Instructions to follow:
Restate, in full and unchanged, the entries that follow, but not their pictures.

Given data:
○ ○ ○ ○ ○

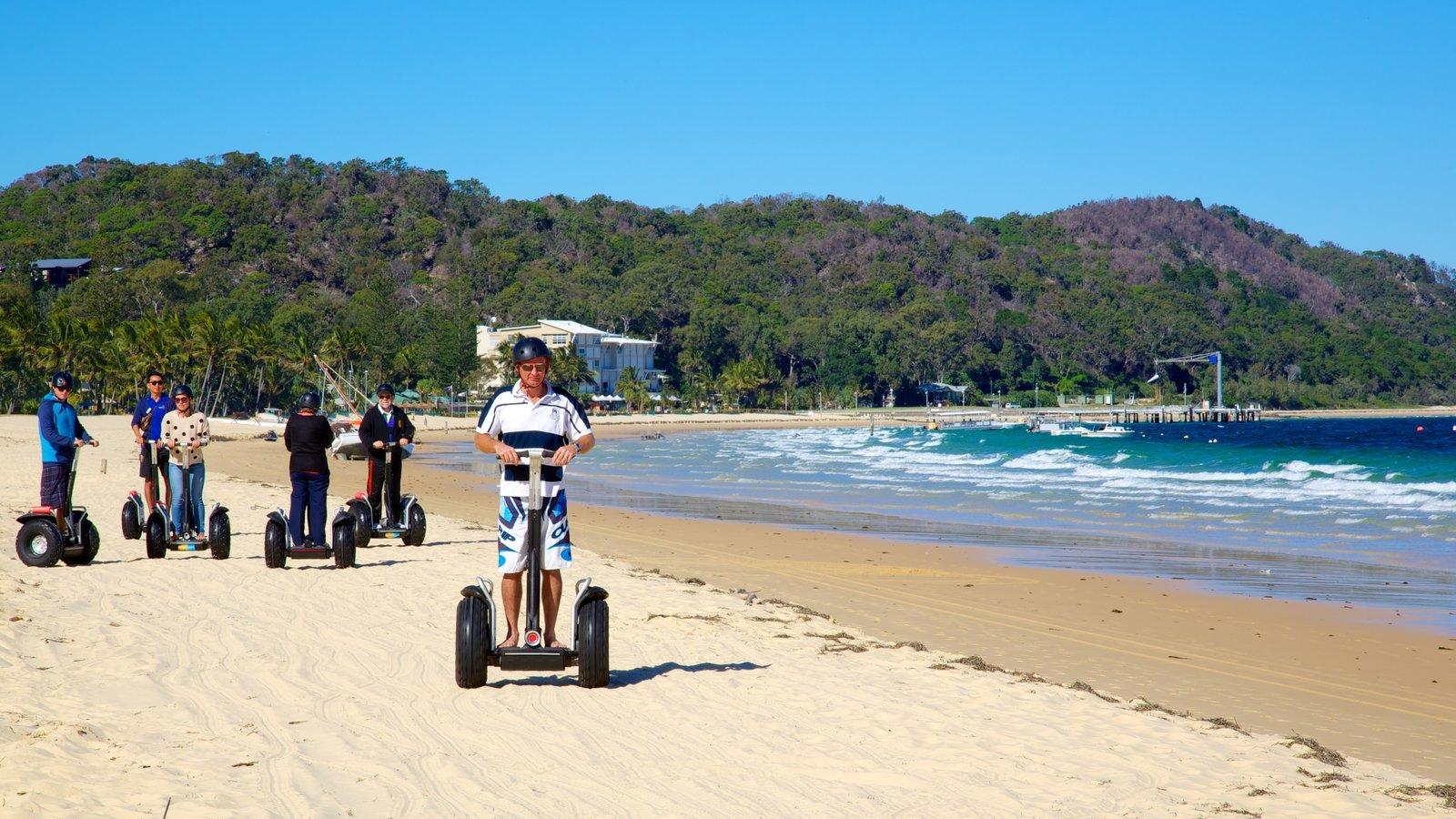 Parque nacional de Isla Moreton ofreciendo una playa y escenas tropicales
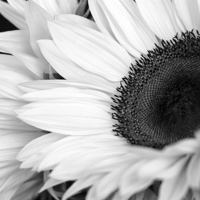 Buy canvas prints of SUNFLOWER by Anthony Kellaway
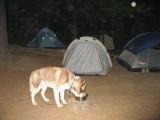 Dog and lotsa tents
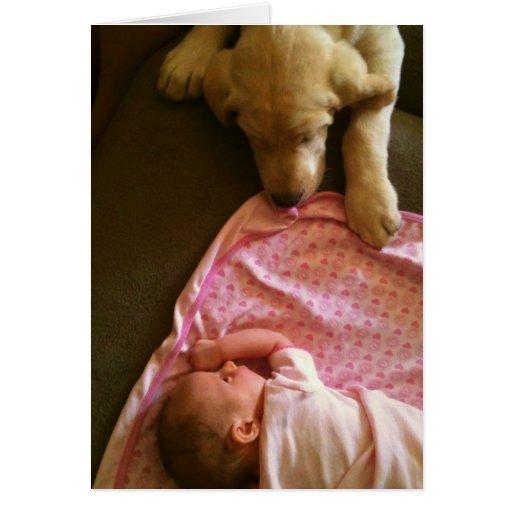 Babies~n~Puppies Tarjeta De Felicitación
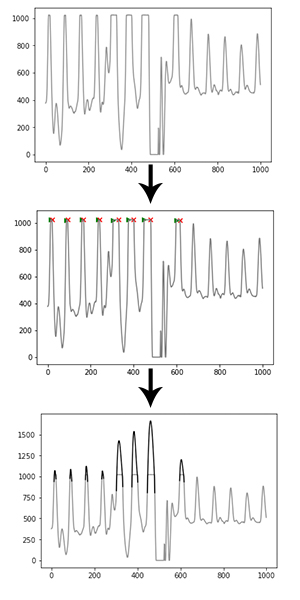 Algorithm functioning — Python Heart Rate Analysis Toolkit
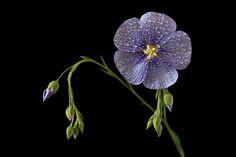 Fotografía BLUE por Vendenis   en 500px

○ ○ ○ ○ ○

Your solution:
 Parque nacional de Isla Moreton ofreciendo una playa y escenas tropicales
 Buy canvas prints of SUNFLOWER by Anthony Kellaway
 Dog and lotsa tents
 Babies~n~Puppies Tarjeta De Felicitación
 Algorithm functioning — Python Heart Rate Analysis Toolkit
 Fotografía BLUE por Vendenis   en 500px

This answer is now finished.